I want to train a word2vec model on the english wikipedia using python with gensim. I closely followed https://groups.google.com/forum/#!topic/gensim/MJWrDw_IvXw for that.
It works for me but what I don't like about the resulting word2vec model is that named entities are split which makes the model unusable for my specific application. The model I need has to represent named entities as a single vector.
Thats why I planned to parse the wikipedia articles with spacy and merge entities like "north carolina" into "north_carolina", so that word2vec would represent them as a single vector. So far so good.

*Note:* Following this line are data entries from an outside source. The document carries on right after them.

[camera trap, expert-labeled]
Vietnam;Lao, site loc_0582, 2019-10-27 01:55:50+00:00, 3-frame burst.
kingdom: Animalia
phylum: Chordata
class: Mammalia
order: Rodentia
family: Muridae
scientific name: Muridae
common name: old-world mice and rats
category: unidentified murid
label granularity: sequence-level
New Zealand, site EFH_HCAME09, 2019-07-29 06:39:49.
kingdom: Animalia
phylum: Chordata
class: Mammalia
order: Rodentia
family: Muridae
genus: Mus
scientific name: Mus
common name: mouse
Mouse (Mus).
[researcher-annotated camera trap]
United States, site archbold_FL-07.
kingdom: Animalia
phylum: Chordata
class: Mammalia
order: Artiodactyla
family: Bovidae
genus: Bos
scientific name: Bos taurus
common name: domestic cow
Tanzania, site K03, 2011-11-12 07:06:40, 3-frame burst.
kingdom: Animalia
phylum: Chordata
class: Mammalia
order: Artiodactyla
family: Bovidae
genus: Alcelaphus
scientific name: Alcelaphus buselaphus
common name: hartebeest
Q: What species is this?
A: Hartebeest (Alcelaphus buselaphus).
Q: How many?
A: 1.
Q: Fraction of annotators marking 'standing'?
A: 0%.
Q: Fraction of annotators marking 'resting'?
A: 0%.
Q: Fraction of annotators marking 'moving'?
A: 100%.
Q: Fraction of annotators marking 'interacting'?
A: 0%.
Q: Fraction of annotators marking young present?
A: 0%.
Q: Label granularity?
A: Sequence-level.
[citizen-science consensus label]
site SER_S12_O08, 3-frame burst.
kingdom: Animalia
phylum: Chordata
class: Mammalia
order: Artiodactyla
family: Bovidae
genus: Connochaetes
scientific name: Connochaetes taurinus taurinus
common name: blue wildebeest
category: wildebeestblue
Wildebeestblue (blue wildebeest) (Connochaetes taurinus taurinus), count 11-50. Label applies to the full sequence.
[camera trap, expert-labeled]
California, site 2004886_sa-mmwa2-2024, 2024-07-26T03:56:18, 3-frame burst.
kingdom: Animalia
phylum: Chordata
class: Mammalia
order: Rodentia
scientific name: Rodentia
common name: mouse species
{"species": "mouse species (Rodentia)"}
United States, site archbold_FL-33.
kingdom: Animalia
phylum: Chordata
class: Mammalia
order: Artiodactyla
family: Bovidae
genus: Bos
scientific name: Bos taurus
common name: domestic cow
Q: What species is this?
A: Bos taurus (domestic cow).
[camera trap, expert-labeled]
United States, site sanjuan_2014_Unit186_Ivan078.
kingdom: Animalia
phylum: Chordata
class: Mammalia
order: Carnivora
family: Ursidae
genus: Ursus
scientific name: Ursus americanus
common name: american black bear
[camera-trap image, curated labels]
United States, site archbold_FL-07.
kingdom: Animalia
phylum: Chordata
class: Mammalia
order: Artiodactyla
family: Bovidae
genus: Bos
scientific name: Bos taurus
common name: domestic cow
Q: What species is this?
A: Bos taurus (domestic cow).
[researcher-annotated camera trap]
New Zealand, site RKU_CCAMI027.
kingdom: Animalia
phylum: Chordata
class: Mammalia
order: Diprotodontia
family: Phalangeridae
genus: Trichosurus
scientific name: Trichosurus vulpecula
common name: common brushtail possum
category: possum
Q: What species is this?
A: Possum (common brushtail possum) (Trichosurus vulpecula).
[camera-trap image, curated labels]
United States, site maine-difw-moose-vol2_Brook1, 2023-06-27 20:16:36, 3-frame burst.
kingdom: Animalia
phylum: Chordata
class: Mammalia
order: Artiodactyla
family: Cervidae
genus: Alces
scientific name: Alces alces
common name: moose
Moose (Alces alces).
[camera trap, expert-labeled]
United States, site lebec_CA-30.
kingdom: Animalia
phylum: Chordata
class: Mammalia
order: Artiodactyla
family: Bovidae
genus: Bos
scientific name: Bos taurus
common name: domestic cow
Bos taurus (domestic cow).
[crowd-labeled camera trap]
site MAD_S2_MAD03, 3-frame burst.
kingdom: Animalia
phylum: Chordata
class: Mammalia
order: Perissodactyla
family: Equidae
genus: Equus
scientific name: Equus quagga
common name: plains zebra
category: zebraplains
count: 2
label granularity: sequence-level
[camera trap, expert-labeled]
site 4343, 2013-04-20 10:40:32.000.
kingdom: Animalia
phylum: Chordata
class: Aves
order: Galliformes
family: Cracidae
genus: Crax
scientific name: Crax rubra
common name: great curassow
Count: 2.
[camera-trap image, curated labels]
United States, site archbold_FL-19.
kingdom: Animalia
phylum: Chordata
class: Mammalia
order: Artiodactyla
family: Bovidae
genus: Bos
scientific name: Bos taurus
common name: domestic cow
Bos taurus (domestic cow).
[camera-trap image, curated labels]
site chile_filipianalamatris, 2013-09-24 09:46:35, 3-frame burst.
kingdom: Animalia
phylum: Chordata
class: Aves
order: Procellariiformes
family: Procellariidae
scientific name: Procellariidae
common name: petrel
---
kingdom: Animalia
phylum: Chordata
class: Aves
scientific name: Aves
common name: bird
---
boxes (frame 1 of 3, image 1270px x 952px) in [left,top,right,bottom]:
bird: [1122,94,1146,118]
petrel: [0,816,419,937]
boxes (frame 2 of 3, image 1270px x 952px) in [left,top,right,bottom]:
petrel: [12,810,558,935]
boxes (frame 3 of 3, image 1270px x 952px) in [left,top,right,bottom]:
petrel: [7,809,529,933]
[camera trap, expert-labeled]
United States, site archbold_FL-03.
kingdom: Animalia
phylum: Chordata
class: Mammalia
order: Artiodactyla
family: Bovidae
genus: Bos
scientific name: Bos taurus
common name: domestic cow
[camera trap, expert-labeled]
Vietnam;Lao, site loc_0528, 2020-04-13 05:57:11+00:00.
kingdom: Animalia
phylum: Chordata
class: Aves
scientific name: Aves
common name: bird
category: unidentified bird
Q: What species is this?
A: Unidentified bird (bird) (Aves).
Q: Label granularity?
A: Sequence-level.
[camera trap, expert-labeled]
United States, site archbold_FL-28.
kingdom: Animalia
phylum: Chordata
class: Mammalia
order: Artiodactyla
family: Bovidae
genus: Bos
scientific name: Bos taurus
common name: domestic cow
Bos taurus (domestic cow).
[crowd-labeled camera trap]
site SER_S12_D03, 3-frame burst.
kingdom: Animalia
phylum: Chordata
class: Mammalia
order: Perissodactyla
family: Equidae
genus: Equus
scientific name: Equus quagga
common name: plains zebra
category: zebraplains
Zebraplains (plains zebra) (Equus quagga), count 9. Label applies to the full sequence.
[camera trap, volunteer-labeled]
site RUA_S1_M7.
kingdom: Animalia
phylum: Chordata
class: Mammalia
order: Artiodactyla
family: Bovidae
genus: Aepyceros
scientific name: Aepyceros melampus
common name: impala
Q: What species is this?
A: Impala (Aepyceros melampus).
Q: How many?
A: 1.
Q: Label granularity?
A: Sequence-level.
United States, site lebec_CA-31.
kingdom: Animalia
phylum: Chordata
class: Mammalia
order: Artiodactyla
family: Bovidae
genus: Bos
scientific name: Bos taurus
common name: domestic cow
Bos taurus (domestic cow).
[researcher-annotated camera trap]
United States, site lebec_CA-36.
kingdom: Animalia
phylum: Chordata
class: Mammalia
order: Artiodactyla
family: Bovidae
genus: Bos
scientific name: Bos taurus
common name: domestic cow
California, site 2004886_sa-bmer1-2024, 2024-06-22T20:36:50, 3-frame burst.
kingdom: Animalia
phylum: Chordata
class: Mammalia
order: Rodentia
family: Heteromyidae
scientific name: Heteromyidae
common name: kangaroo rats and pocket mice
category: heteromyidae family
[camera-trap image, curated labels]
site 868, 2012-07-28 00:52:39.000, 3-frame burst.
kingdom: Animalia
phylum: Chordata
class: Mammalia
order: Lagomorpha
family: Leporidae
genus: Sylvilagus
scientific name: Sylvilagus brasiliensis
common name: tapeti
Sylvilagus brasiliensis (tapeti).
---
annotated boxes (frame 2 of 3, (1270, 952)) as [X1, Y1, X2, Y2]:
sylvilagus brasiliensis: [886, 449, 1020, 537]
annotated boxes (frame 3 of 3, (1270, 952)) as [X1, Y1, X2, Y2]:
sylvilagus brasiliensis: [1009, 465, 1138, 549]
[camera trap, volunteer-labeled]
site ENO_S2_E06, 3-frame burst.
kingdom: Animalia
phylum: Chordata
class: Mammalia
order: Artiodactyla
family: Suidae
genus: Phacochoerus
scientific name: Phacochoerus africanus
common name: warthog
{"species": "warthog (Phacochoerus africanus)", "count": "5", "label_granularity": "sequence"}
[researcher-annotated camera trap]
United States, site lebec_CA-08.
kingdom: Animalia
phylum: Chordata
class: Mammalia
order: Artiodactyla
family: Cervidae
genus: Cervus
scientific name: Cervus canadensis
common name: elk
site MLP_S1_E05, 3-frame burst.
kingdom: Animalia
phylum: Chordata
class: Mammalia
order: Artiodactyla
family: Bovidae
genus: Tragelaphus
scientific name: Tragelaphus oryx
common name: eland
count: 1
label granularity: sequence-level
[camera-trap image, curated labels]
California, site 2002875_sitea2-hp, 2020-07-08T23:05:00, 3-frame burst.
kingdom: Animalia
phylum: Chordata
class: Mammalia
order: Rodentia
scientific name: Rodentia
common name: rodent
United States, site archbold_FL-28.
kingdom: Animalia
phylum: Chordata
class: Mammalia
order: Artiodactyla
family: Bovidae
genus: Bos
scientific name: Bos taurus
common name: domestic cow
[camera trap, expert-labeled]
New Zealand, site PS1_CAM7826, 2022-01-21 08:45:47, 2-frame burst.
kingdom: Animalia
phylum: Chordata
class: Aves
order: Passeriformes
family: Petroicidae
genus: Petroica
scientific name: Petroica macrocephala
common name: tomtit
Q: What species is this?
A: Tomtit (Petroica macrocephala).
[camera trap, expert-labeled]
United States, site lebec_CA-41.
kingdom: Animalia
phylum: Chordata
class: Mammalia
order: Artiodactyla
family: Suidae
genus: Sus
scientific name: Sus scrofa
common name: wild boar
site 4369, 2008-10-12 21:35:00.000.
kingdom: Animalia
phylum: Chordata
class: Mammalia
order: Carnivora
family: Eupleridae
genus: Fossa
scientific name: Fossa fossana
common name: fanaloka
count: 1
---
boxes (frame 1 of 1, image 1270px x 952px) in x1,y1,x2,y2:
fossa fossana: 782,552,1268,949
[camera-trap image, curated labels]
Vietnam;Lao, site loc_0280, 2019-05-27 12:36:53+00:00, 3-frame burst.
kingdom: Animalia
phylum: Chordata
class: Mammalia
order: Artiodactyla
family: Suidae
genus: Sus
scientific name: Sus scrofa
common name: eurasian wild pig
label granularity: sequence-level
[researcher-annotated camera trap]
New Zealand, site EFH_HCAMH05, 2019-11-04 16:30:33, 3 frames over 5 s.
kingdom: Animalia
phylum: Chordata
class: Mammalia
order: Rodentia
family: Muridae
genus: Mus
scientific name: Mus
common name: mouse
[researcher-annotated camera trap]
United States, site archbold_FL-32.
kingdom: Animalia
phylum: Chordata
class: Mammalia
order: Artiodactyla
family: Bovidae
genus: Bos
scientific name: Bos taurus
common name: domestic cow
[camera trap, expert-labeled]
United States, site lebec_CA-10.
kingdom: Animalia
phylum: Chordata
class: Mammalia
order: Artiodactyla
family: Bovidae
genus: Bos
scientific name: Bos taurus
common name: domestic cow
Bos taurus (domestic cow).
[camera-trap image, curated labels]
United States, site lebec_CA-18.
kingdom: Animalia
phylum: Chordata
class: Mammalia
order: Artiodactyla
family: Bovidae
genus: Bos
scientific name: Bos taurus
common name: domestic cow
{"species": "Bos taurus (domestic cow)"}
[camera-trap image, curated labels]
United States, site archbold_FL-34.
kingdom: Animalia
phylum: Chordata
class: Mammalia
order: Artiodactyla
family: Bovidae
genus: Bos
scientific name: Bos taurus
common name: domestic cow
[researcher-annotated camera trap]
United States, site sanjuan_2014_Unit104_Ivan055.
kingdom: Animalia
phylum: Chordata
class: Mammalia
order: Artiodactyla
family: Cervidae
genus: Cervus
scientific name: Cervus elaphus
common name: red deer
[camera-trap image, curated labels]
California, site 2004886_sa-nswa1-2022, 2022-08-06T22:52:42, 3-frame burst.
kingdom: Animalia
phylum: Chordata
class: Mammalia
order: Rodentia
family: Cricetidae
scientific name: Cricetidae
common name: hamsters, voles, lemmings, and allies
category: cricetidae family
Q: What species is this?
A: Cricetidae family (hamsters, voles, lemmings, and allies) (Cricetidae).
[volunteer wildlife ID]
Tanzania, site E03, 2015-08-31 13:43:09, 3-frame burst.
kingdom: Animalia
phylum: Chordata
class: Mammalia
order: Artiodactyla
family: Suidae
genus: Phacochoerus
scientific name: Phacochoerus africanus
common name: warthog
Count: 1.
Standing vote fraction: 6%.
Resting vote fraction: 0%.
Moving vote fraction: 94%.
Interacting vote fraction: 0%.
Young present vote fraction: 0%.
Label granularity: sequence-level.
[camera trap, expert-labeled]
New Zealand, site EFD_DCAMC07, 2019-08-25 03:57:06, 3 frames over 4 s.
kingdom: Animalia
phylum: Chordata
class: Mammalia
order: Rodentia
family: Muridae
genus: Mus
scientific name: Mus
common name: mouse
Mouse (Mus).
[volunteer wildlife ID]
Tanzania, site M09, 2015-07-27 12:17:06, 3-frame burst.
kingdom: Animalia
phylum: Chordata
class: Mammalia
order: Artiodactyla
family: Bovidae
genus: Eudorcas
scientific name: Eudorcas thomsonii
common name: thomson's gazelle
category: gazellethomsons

The spacy parsing has to be part of the preprocessing, which I originally did as recommended in the linked discussion using:
...
wiki = WikiCorpus(wiki_bz2_file, dictionary={})
for text in wiki.get_texts():
article = " ".join(text) + "\n"
output.write(article)
...
This removes punctuation, stop words, numbers and capitalization and saves each article in a separate line in the resulting output file. The problem is that spacy's NER doesn't really work on this preprocessed text, since I guess it relies on punctuation and capitalization for NER (?).
Does anyone know if I can "disable" gensim's preprocessing so that it doesn't remove punctuation etc. but still parses the wikipedia articles to text directly from the compressed wikipedia dump? Or does someone know a better way to accomplish this? Thanks in advance!